Мы подъехали к моему отелю. «Мажестик» стоял в некотором удалении от дороги, к нему вел широкий белый пандус, огибавший большую цветочную клумбу. Пока выгружали мои чемоданы, я расплатился с таксистом и огляделся. Слева от входа в отель, если стоять к нему лицом, тянулась просторная терраса. Сейчас почти все места на ней были заняты: был час аперитива. Перед террасой находился плавательный бассейн, выложенный белым мрамором. Несколько человек еще купались. Узкая дорожка вела в подземный гараж. Я взглянул в сторону моря поверх нескончаемого потока машин, двигавшихся по Круазет. На рейде стояло несколько судов, ближе к берегу по воде носилось множество парусных яхт. Закатное солнце окрасило их паруса в кроваво-красные тона. Долго я так стоял, глядя на море, на пальмы, на толпы веселых людей и на небо, которое с каждой минутой меняло свою окраску, пока портье не подошел ко мне и не спросил:
— Вы — мсье Лукас?
— Да, — ответил я, прерывая волшебный сон наяву.

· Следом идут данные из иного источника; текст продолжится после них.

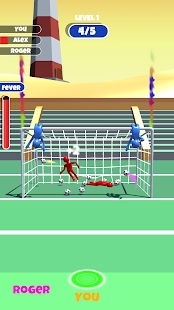 Crazy Goal 3D图1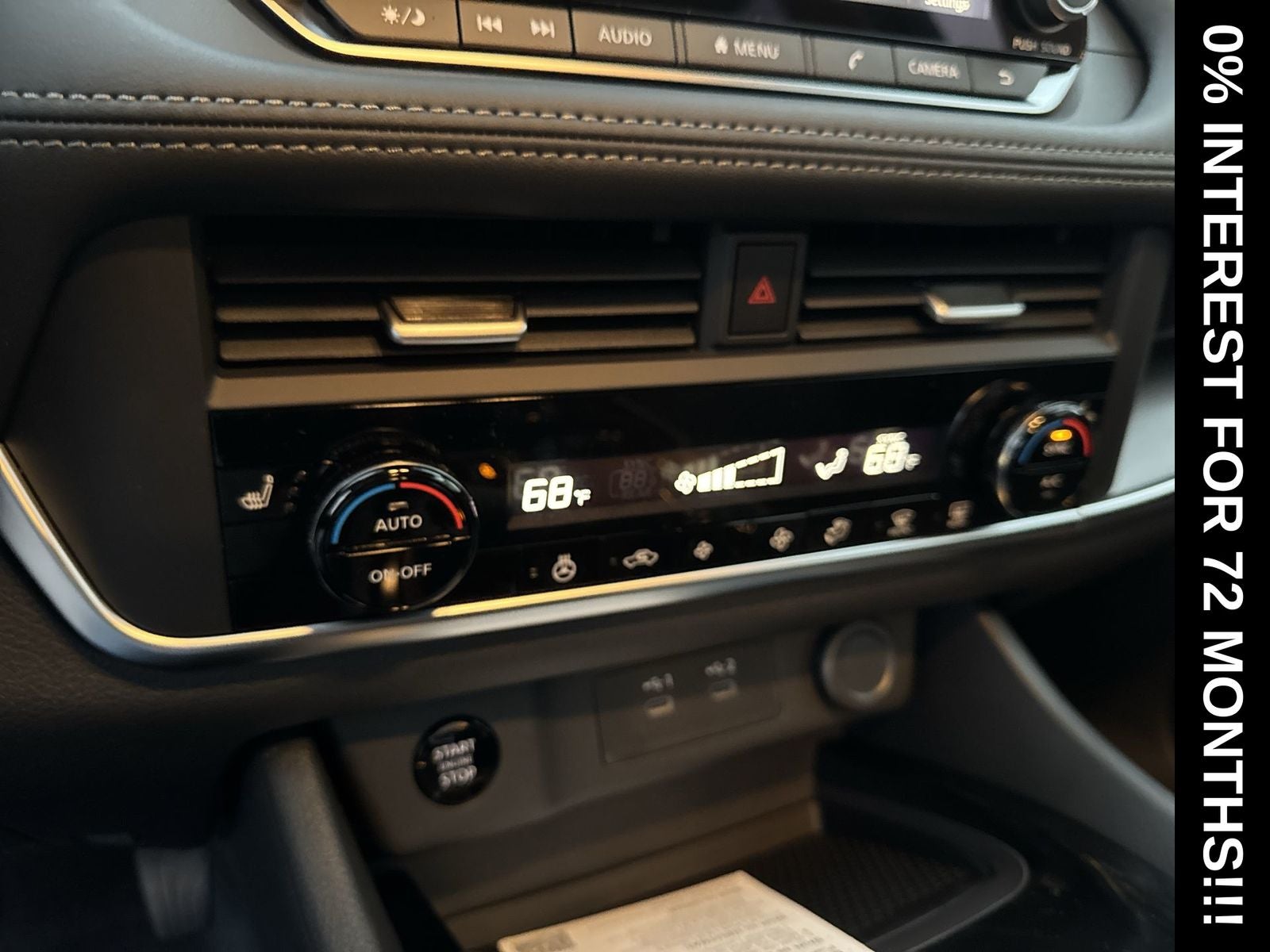 2026 Nissan Rogue SV Cold Weather Package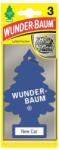 Wunder-Baum Odorizant auto WUNDER-BAUM New Car - mediaromint - 16,45 RON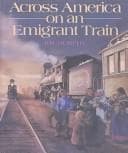 Cover image for Across America on an Emigrant Train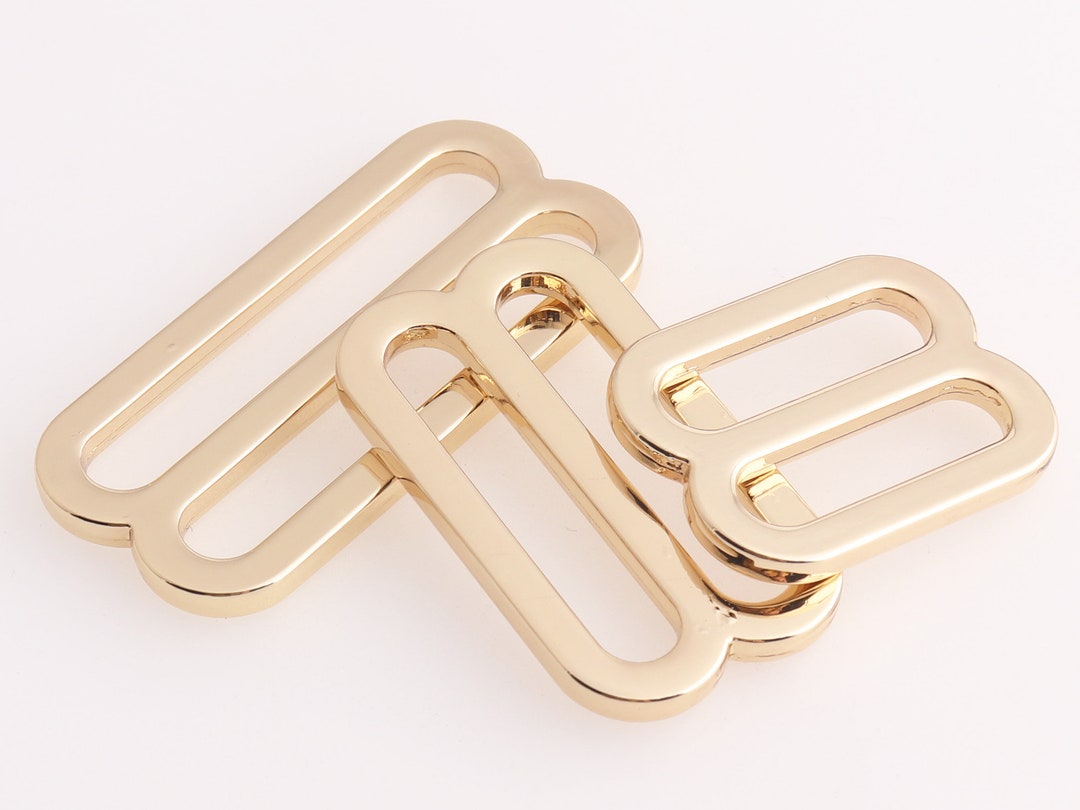 Strap Adjuster Slide Buckle Belt Buckle Triglide Slider Etsy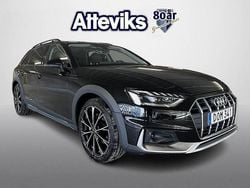 Mytsvart metallic Begagnad 2023 Audi A4 Allroad Proline Kombi | 409 900 kr (Marknadspris)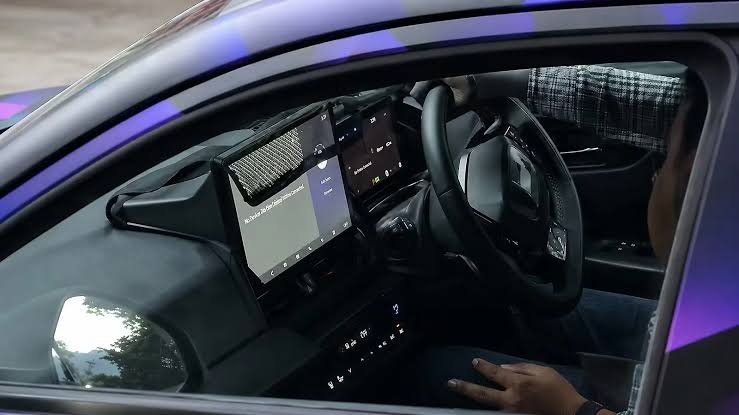 Honda 0 Alpha EV Interior Leaked via New Spy Shots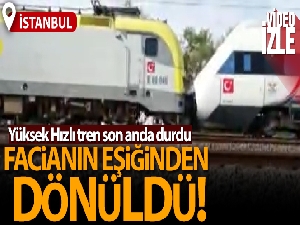 Facianın eşiğinden son anda dönüldü!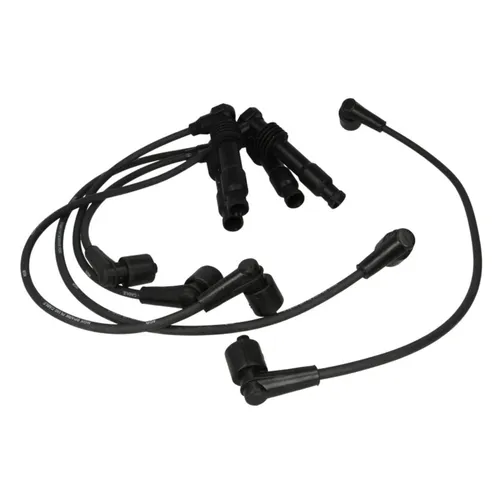 Zündleitungssatz NGK 0769 - Zündkabel & Zündspulenstecker, 5 Widerstandszündleitungen für Fahrzeuge mit Zündverteiler, hochwertige Qualität von NGK für optimale Zündleistung.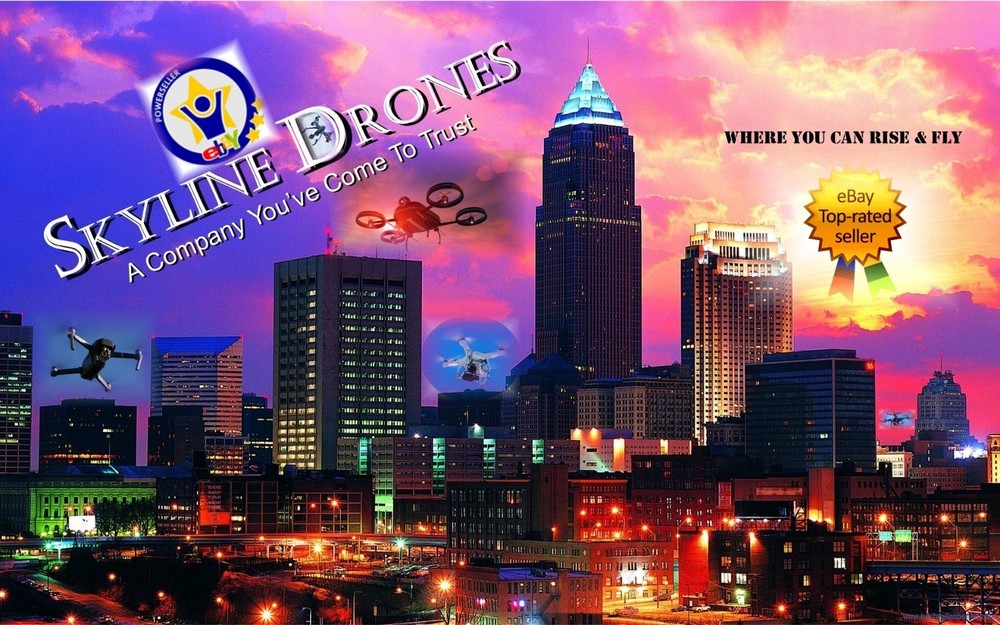 PROMARK Shadow GPS DRONE USB Cable Charger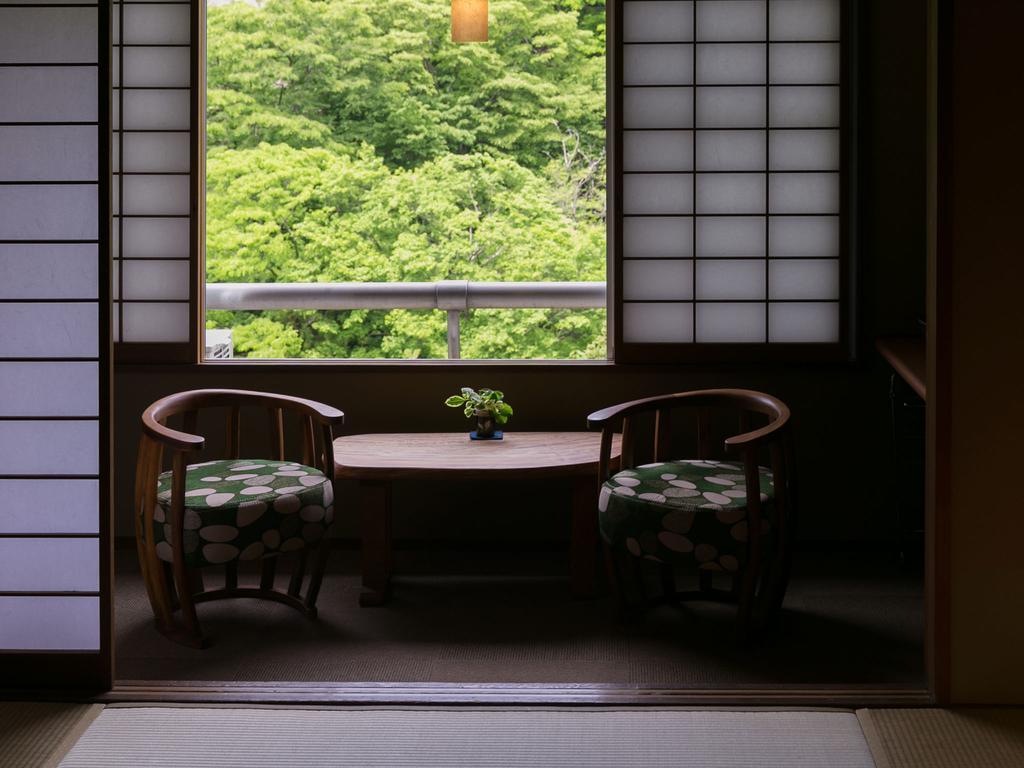 Kanouya Hotel Shibukawa Eksteriør billede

— Добро пожаловать в Канны, — сказал тот с улыбкой. — Разрешите показать вам ваш номер?
Я кивнул. Он повернулся и пошел вперед. Я последовал за ним, то и дело оборачиваясь, чтобы еще раз взглянуть на пальмы, на цветы, на море. И в самом деле я заметил очень красивых женщин и очень много весьма привлекательных мужчин.
— Хорошо, что вы сразу приехали, мсье Лукас, — сказал Луи Лакросс, представитель главного администратора средиземноморского отдела Департамента морской полиции. Он пожал мне руку, произнося мою фамилию на французский лад — «Люка́». Я позвонил ему из гостиничного номера. Окна мои выходили на Круазет и море; перед тем, как позвонить, я принял душ и посидел голышом на краю кровати, глядя, как солнце опускается все ниже и ниже, окрашивая скалы хребта Эстерель в золото, потом в серебро и под конец в бледно-голубые тона, постепенно сгустившиеся до синевы. В Каннах все еще было светло.
— Ваш шеф, мсье Бранденбург, известил нас о вашем приезде. Наши люди все еще не вернулись с места катастрофы. В том числе и наш эксперт по взрывчатке, капитан-лейтенант Виаль, вы с ним скоро познакомитесь.
Лакросс оказался худощавым человеком небольшого роста, с быстрыми движениями и быстрым умом. Говорил он тоже очень быстро, убедившись, что я его хорошо понимаю. Его контора располагалась прямо в Старой Гавани, так что из окна его кабинета мне были видны бесчисленные парусные лодки, борт к борту стоявшие на якоре у берега. Их голые мачты упирались в небо. Яхт здесь совсем не было, зато много моторок.
— Что это за лодки? — спросил я Лакросса.
— Это морские такси. Они ходят от Морского вокзала до островов. Есть тут неподалеку такие маленькие островки.
Позади Морского вокзала виднелся участок берега, где на белом песке лежали рыбачьи лодки и сушились огромные сети. Там толпилось много мужчин, катавших шары.